Photo courtesy of The Beijing 2008 Olympic Games' official website
I was expecting long queues at immigration. I was disappointed. I was expecting tight security checks. I was disappointed. I was expecting a busy airport. I was disappointed. I was expecting a long car ride from airport to hotel. I was disappointed.
In fact, my arrival last night (August 5) at the world’s biggest airport in the world’s most-watched city, three days before the world’s biggest party, was as smooth as silken tofu.
Granted, I arrived at 11pm and probably the late hour helped but I was impressed by the efficiency and warmth of the welcome at every step of the arrival experience. Beijing clearly is leaving no stone unturned to ensure the best experience for every visitor during this crucial period.
The only thing it cannot fix is the sky. By night, it looked like a misty glow had enveloped the city. By morning, it looked grey and hazy.
“I think it’s fog,” said a friend whom I met for lunch. “It usually clears up by day.”
“It’s actually better today than the last few days. We can actually see the sun,” said another.
“I was out at the Olympic village last weekend. The air is very clear there,” added another.
Everyone has an opinion on the air quality in Beijing. The government has done all it can – closed factories, banned private cars, reorganised road usage around the city. The rest is up to She Who Must Be Respected.
The weather forecast says it might rain on Friday, the evening of the opening ceremony. Everyone is keeping their fingers crossed.
At Shangri-La Hotel, where I am staying, security is tight. I hear Roger Federer is inhouse. At the new Westin Chaoyang, security is even tighter. I hear George Bush Snr is inhouse and when the Americans travel, they bring serious security with them.
The Westin opened a month ago and is running full house over the next three weeks.

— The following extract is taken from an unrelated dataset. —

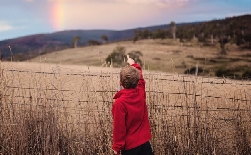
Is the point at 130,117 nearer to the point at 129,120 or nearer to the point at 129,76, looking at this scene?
the point at 129,120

They’ve brought in 50 extra staff from overseas to help them through this crunch period.
Traffic is wonderfully light. It took me 15 minutes to go from West to East, a journey that could sometimes take 45 minutes. The clearing of the roads is wonderful for visitors – you couldn’t pick a better time to be here, really, to shop, sightsee, eat, drink and be part of the Olympic celebration.
The slogan says “One World, One Dream”. Talking to local Chinese working and living in the city, it could well be “One Country, One Dream”. As far as they are concerned, this is their country’s moment in history.
“You can’t help but be swept up by the pride,” said a Singaporean friend, who’s lived in Beijing the last three years.
My first day here and I can’t help but be caught up too by the excitement and a new dynamism that I had not felt before. In previous visits over the past few years, it always felt like Beijing was preparing for something.
Last night, I caught an interview on CCTV’s English channel. The host was interviewing the Greek personality who had organised the opening ceremony of the Athens Olympics. From patriotism, the subject strayed to homosexuality. The host said, “you’ve always been openly gay, is this why you keep using the word ‘honesty’ a lot? That it’s important to be honest always?”
I think Beijing could well be preparing for a new open-ness. Because after its coming-out party on August 8, 2008, there may well be no turning back.